Swiss Center For Computer Music

Electroacoustic Works

  • Krähenalles for flute (or clarinet) and tape
  • Stonepoem for clarinet and tape
  • Nelson Songs for baritone and tape
  • Flötenspieler und Fledermäuse for flute and tape
  • Chinese Songs for soprano and tape
  • Father's Telescope for baritone, speaker and tape
  • WHALE for trombone and tape
  • Innere Stimmen Robert Schumanns
  • Clara Schumann for soprano, piano and tape
  • Dapple Metal for tape alone
  • Credo for organ and tape (from missa digitalis)
  • Die Poppa for baritone and tape
  • Contrasts for tape alone
  • Credo in unam Naturam for tape alone
  • Chance Piece for oboe (or saxophone or flute) and tape

Soon after our arrival in Switzerland in 1984 I made contact again with Gerald Bennett. He was in the process of establishing a Centre for Computer Music together with Bruno Spoerri in Oetwil am See (Canton Zurich) and with Rainer Bösch in Geneva. I was able to attend a number of courses in Computer Music which the Centre offered. I always went with a clear idea of what I wanted to compose and so during these courses I wrote two works both of which were performed several times in concerts of the Computer Music Centre: Nelson Songs and Chinese Songs.

In those early days the computers were very large and (compared to modern machines) very slow. It was normal when creating a sound file to leave the computer working over night, only to find the next day that a mistake had occurred and one had to start all over again. At this time I bought my first private computer, an Atari, which had to have a special sound streamer to be able to play sound files. With the Atari (and the GMX keyboard) I made the tape for Father's Telescope.

While working on WHALE Gerald Bennett offered to let me use his new Macintosh computer which was not only faster, but allowed me to imitate human formants—which gave me the whale's voice!

Over the years the Centre changed its name and its geographical position. It became incorporated with the Zurich Conservatory where Gerald trained a large number of students, some of whom later became employed by the Centre, now called the Institute for Computer Music and Sound Technology. Three of these were particularly helpful to me, Martin Neukom, Peter Färber and Johannes Schütt.

Ambisonic Sound

A group of composers from the Swiss Center for Computer Music was using a spatial recording technique – Ambisonics – from the early 1970s for the performance of electroacoustic music. Ambisonics originally captured spatial information about the sounds recorded, but by using the technique for playback instead of recording, position and movement of sound in three-dimensional space could be simulated.

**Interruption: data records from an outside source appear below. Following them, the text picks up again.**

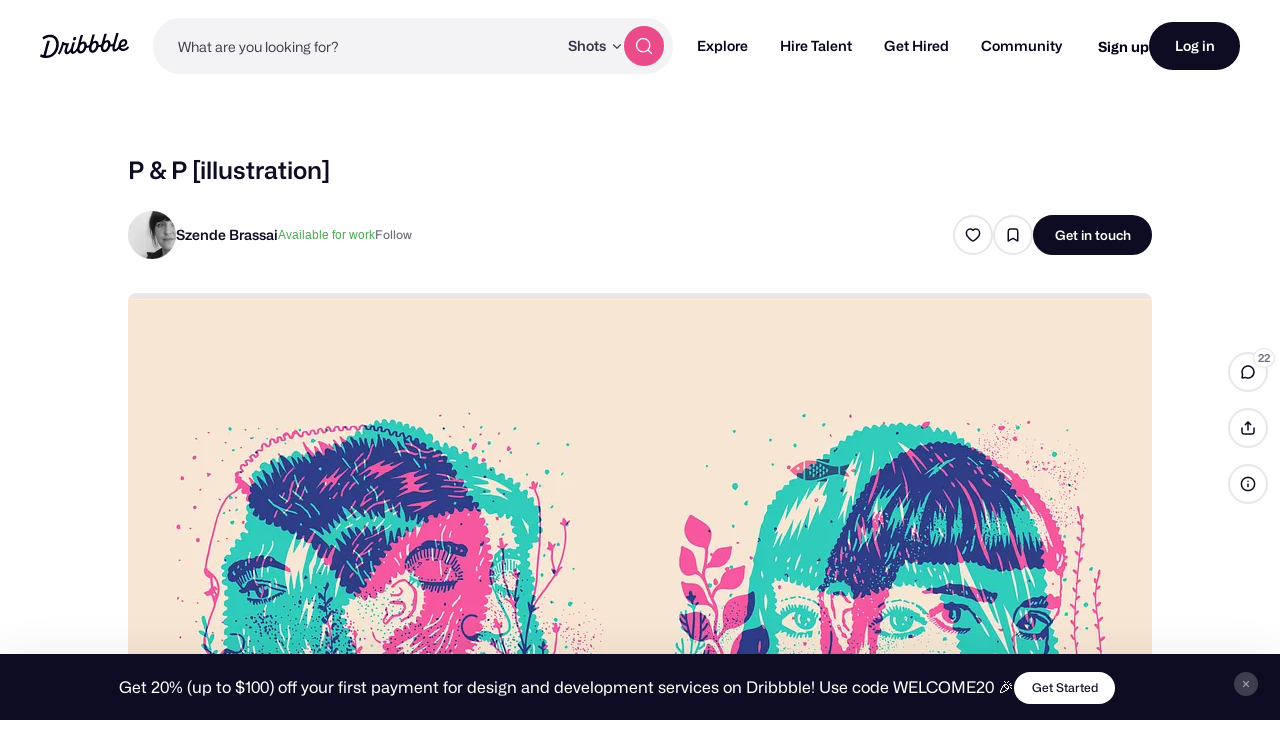

--- FILE ---
content_type: text/html; charset=UTF-8
request_url: https://dribbble.com/shots/24171947-P-P-illustration
body_size: 1802
content:
<!DOCTYPE html>
<html lang="en">
<head>
    <meta charset="utf-8">
    <meta name="viewport" content="width=device-width, initial-scale=1">
    <title></title>
    <style>
        body {
            font-family: "Arial";
        }
    </style>
    <script type="text/javascript">
    window.awsWafCookieDomainList = [];
    window.gokuProps = {
"key":"AQIDAHjcYu/GjX+QlghicBgQ/[base64]",
          "iv":"CgAF6TKAgwAAFHba",
          "context":"TWzLkuu77wC+YGAMe9HQcl+KuAV+qjiq5QZmIAT3AN9YJT30X6lhlg7uAt+K+rvslZkLaGU8NBhWPUGKp0JoWTIduNwhPEs00d2ondCvS/iKwzorfuGSQkHvZoDW2s1dnD0q6XjG1mxP4Yb4Ly6k2DquDtEsi3hCGJwF3RaXT2IBFrgwspk7d2604Dj+YOGWZzaSXT8ns4z1GEl4khEenRxituFJaOO56atwFJeaIxeWEEwWgdQ9E41E+hV3CQDA3lN9k7BbxdZtOhO5U0kXD/iJjjer/agnO4FvFidV7ejX1I2ceDTKodr5J58U4/Etd0zFn9bR6++i+GsKffpQVgCMi6O5ezP3dUNrlurkWO8+daA7jsrATvKCUOP9BQsOlw=="
};
    </script>
    <script src="https://043df3d55a9e.947e1d2c.us-east-1.token.awswaf.com/043df3d55a9e/c9933a44d03a/a6adabef7897/challenge.js"></script>
</head>
<body>
    <div id="challenge-container"></div>
    <script type="text/javascript">
        AwsWafIntegration.saveReferrer();
        AwsWafIntegration.checkForceRefresh().then((forceRefresh) => {
            if (forceRefresh) {
                AwsWafIntegration.forceRefreshToken().then(() => {
                    window.location.reload(true);
                });
            } else {
                AwsWafIntegration.getToken().then(() => {
                    window.location.reload(true);
                });
            }
        });
    </script>
    <noscript>
        <h1>JavaScript is disabled</h1>
        In order to continue, we need to verify that you're not a robot.
        This requires JavaScript. Enable JavaScript and then reload the page.
    </noscript>
</body>
</html>

--- FILE ---
content_type: application/javascript
request_url: https://cdn.dribbble.com/assets/packs/js/25.d2cce6699af0af6040fe.js
body_size: 812
content:
(window.webpackJsonp=window.webpackJsonp||[]).push([[25],{524:function(t,e,r){},620:function(t,e,r){"use strict";r(524)},643:function(t,e,r){"use strict";r.r(e),r.d(e,"initClientHydration",(function(){return v}));var n=r(478),o=r(18),i=r(5);o.default.use(i.b);function u(t,e){var r=Object.keys(t);if(Object.getOwnPropertySymbols){var n=Object.getOwnPropertySymbols(t);e&&(n=n.filter((function(e){return Object.getOwnPropertyDescriptor(t,e).enumerable}))),r.push.apply(r,n)}return r}function c(t,e,r){return(e=function(t){var e=function(t,e){if("object"!=typeof t||!t)return t;var r=t[Symbol.toPrimitive];if(void 0!==r){var n=r.call(t,e||"default");if("object"!=typeof n)return n;throw new TypeError("@@toPrimitive must return a primitive value.")}return("string"===e?String:Number)(t)}(t,"string");return"symbol"==typeof e?e:e+""}(e))in t?Object.defineProperty(t,e,{value:r,enumerable:!0,configurable:!0,writable:!0}):t[e]=r,t}var p={name:"TestApp",props:{message:{type:String,required:!1,default:"Hello default!"}},computed:function(t){for(var e=1;e<arguments.length;e++){var r=null!=arguments[e]?arguments[e]:{};e%2?u(Object(r),!0).forEach((function(e){c(t,e,r[e])})):Object.getOwnPropertyDescriptors?Object.defineProperties(t,Object.getOwnPropertyDescriptors(r)):u(Object(r)).forEach((function(e){Object.defineProperty(t,e,Object.getOwnPropertyDescriptor(r,e))}))}return t}({},Object(i.f)(["text"]))},s=p,a=(r(620),r(2)),f=Object(a.a)(s,(function(){var t=this,e=t._self._c;return e("div",{attrs:{id:"test-app"}},[t._v("\n  "+t._s(t.message)+"\n  "),e("span",[t._v(t._s(t.text))])])}),[],!1,null,"92677162",null).exports,l=function(t,e){var r,n=(r=e,new i.b.Store({state:function(){return r}}));return new o.default({store:n,render:function(e){return e(f,{props:t})}})};const b=(t,e,r)=>({contentBlocksApp:n.initializeSSRApp,test:l}[t](e,r));var v=function(){(({state:{componentName:t,props:e,storeState:r}})=>({app:b(t,e,r)}))({state:window.__INITIAL_STATE__}).app.$mount("#ssr-app")}}}]);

The Swiss Center had been asked to give a concert to inaugurate the new millennium, and since the concert was to be in Ambisonics, I had to make a plan of movements for all the individual fragments of sound in my piece and bring sounds and plan to the studio so that the Ambisonics program could prepare the tape for the concert. This was a highly complicated process, and even when the program was working optimally (it was still in the experimental stage), it sometimes produced quite surprising results, and one had to start all over again. Nevertheless everything finally functioned properly, and the Millenium Concert in St. Peter’s Church in Zurich was a great success.

One of my clearest memories is of a concert of the Swiss Center during the European Music Month held in Basel in November of 2001. For several years, the Center had been involved in research into the simulation of three-dimensional sound [Ambisonic]. On the evening before the concert, we spent hours hanging and tuning our 24 loudspeakers. Sometime after 3 am we finished and began to rehearse Kit's new piece “Sog”. After a few seconds, everyone spontaneously cheered, so beautiful was the sound, so dramatic the moving masses of sound above us, so extraordinary and new the experience of sound in three-dimensional space. How did Kit ever learn to do so masterfully what no-one had done before?